> GIVEN INSTRUCTION: Reproduce each line of the records below word for word, from the first record through the last.

> RECORDS SHOWN:
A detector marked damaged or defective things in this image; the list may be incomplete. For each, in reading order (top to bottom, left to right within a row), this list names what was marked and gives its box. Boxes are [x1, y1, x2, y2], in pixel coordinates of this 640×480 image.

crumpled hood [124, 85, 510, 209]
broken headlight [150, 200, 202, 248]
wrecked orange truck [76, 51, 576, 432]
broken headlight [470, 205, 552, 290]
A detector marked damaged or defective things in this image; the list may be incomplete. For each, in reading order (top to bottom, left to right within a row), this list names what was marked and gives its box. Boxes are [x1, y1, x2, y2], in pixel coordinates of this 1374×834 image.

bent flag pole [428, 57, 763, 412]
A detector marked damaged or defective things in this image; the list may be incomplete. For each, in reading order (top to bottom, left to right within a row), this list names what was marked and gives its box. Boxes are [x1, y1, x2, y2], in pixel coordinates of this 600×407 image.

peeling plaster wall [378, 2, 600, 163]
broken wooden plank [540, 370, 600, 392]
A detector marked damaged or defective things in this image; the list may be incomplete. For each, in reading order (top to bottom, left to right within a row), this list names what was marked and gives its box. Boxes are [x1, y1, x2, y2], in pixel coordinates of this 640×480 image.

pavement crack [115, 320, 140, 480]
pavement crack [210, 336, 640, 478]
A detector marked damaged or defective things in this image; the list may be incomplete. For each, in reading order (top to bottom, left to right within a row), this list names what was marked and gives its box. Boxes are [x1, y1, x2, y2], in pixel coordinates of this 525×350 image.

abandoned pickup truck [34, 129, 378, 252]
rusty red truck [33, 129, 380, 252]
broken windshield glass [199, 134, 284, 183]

> SOLVED PROBLEM:
A detector marked damaged or defective things in this image; the list may be incomplete. For each, in reading order (top to bottom, left to right within a row), this list names what was marked and gives its box. Boxes are [x1, y1, x2, y2], in pixel coordinates of this 640×480 image.

crumpled hood [124, 85, 510, 209]
broken headlight [150, 200, 202, 248]
wrecked orange truck [76, 51, 576, 432]
broken headlight [470, 205, 552, 290]
A detector marked damaged or defective things in this image; the list may be incomplete. For each, in reading order (top to bottom, left to right within a row), this list names what was marked and gives its box. Boxes are [x1, y1, x2, y2], in pixel coordinates of this 1374×834 image.

bent flag pole [428, 57, 763, 412]
A detector marked damaged or defective things in this image; the list may be incomplete. For each, in reading order (top to bottom, left to right within a row), this list names what was marked and gives its box. Boxes are [x1, y1, x2, y2], in pixel coordinates of this 600×407 image.

peeling plaster wall [378, 2, 600, 163]
broken wooden plank [540, 370, 600, 392]
A detector marked damaged or defective things in this image; the list may be incomplete. For each, in reading order (top to bottom, left to right within a row), this list names what was marked and gives its box. Boxes are [x1, y1, x2, y2], in pixel coordinates of this 640×480 image.

pavement crack [115, 320, 140, 480]
pavement crack [210, 336, 640, 478]
A detector marked damaged or defective things in this image; the list may be incomplete. For each, in reading order (top to bottom, left to right within a row), this list names what was marked and gives its box. Boxes are [x1, y1, x2, y2], in pixel coordinates of this 525×350 image.

abandoned pickup truck [34, 129, 378, 252]
rusty red truck [33, 129, 380, 252]
broken windshield glass [199, 134, 284, 183]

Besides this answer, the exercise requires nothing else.